[Tareas pendientes]
1. En el texto sobre el viaje, ¿qué tres rasgos se atribuyen al viaje literario?
2. Prosigue el texto sobre el viaje a partir de su última oración.

[Texto de lectura]
Todo viaje es iniciático. Se busca algo, se huye de algo o de alguien, se pone la proa rumbo a algún sitio, en apariencia geográfico, pero que en realidad termina siendo un destino sentimental. La odisea de viajar consiste en esto: ir adonde no se sabe cómo son las cosas con la esperanza fútil de que sean mejores que el sitio justo donde pisamos. Este proceso, que transforma nuestra identidad, enriqueciéndola, es exclusivo de los verdaderos viajes y ajeno a sus simulacros: excursiones, expediciones a la carta y el resto de variantes del turismo industrial, donde se viaja en horda o en comandita.
El viaje literario es mental, físico y solitario. No puede hacerse en compañía, aunque uno se mueva con un pasaje para dos. Siempre serán dos soledades viajando juntas. Viajar no consiste en preparar una ruta: hoteles, aviones, agencias, camas, bares y fondas. Implica no programar mucho las cosas, sino estar abierto a temblar. Es una manera de detener el tiempo sin pararlo: simplemente sacándolo de las casillas de nuestras respectivas rutinas. El gozo del viajero es un ritual secreto: la dicha de señalar su propio calendario con independencia del que rige para el resto del orbe, que camina mientras tú te mueves merced a la pauta de lo ordinario.

[Extracto de origen]
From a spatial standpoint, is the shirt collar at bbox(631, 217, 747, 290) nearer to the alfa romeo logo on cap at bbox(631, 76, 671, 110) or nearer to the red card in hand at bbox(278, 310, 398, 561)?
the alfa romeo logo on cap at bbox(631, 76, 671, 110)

[Resultados por tarea]
1. Es mental, físico y solitario.

2.
Viajando es obligatorio correr riesgos, entre todos ellos el de la suprema libertad, que no depende de la billetera, sino del espíritu y la obstinación por perseguir nuestros sueños. Los espejismos viajeros permiten descubrirnos, buscarnos y desmentirnos. Probablemente el móvil de los primeros usuarios de la industria del ocio y la diligencia, aquellos europeos de clase pudiente que iniciaban el Gran Tour, fuera menos trascendente: comodidades, exotismo a precio de saldo y experiencias bastaban. Compraban un viaje, pero en el fondo no lo hacían, porque no hay viaje sin incógnita y ellos se movían sólo para confirmar sus mitos, no para configurarlos desde cero.
Algunos de estos viajes secretos, tan difíciles de hacer, han sido fijados con talento en páginas de libros, cuadernos de bitácora, guías personales y breviarios de recomendaciones para los amigos. La literatura de viajes es como una doble puesta en abismo: un viaje dentro de otro. Por un lado, el relato del viaje geográfico: por otro, el poema del descubrimiento interior. Los mejores relatos de viaje que he leído, entre ellos los del poeta holandés Jacobus María Nooteboom, un genio, no reproducen los itinerarios del viaje ni evocan una realidad que no existe salvo para quien la mira. Describen el tránsito interior del pasajero.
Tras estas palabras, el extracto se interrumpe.